Неслышно пробравшись на кухню, чтобы матушку не пугать, а пуще – не бередить одну незажившую материнскую рану, батюшка наскреб отовсюду всякой всячинки съестной пригорушки три, где среди третьевошной еды попадалось и совсем свежее, а бродяжке все впору!.. Скорой рукой, пока матушка с погреба не вернулась, поклал в порожнюю консервную банку, годную и котелком послужить в дальнейших странствиях, сверху же квашеной капусткой прикрыл и, увенчав сооружение горбушкой хлеба, вынес под полой… Жаль еще, леденцов в бумажке не прихватил – подсластить злосчастному старику созревшее в нем в дороге отказ-приказаньице, чтобы враз по выздоровлении исчезал бы отселе с глаз долой. «Христа ради, покинь нас сирых: без тебя трижды на дню с жизнью прощаемся. Зимку дотерпишь кое-как, вон звери-то не помирают, а летом везде тебе шалашик. Конец, конец нашей милости!» И вдруг разум опалило догадкой, что совсем близко теперь – развеется и лоскутовское гнездо по ветру русской смуты, и кабы не тянули постылые начальники со сносом Старо-Федосеева, поторопились бы, вот бы и попутчик о. Матвею в предстоящих странствиях по родной земле.

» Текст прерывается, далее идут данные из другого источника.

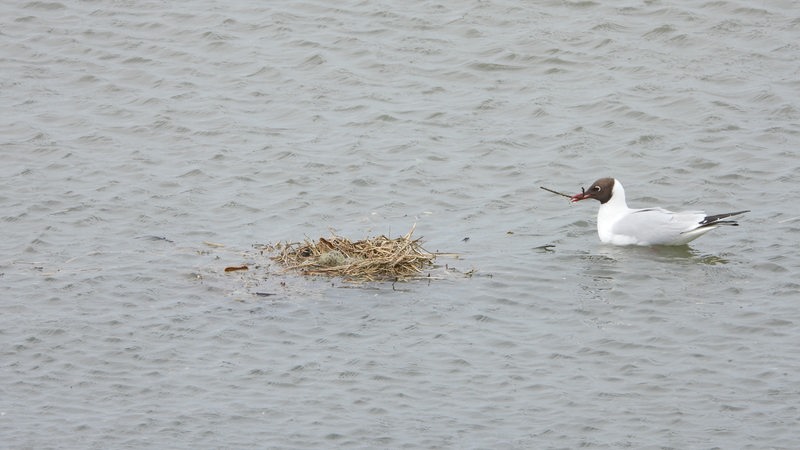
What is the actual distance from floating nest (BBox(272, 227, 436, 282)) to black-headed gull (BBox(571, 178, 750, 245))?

С оглядкой сообщничества о. Матвей протиснулся в решетчатую калитку, нажал плечом пристывшую к наледи дверь и в нерешительности замер на пороге: ничего было не слыхать, кроме бульканья. Однако блаженное, хоть и с придухом перегретого железа, почти банное тепло вместо ожидаемого чада, равно как и обшитые фанерой стены, заставляли забыть недавнее назначение каменного каземата. Глухая при входе занавеска преграждала путь, образуя род прихожей – повернуться разок, но в просвет справа, где-то вдалеке, виднелась ископаемого образца печурка с докрасна накаленным выводным коленом, и такой же пропащий чайник весело клокотал на ней, бренчал крышкой, чуть не приплясывал, что в особенности не понравилось о. Матвею. Окликнувший его голос – кто там без спросу ломится? – показался знакомым, однако легкомысленный склад речи как-то оскорбительно не вязался с обликом замерзающего старца.
– О-о, никак сам игумен пожаловал… салют, салют! – приветствовал тот же голос заглянувшего сбоку о. Матвея. – Заходи, чайком побалуемся… только прихлопни там потуже, застудишь ты мой вигвам!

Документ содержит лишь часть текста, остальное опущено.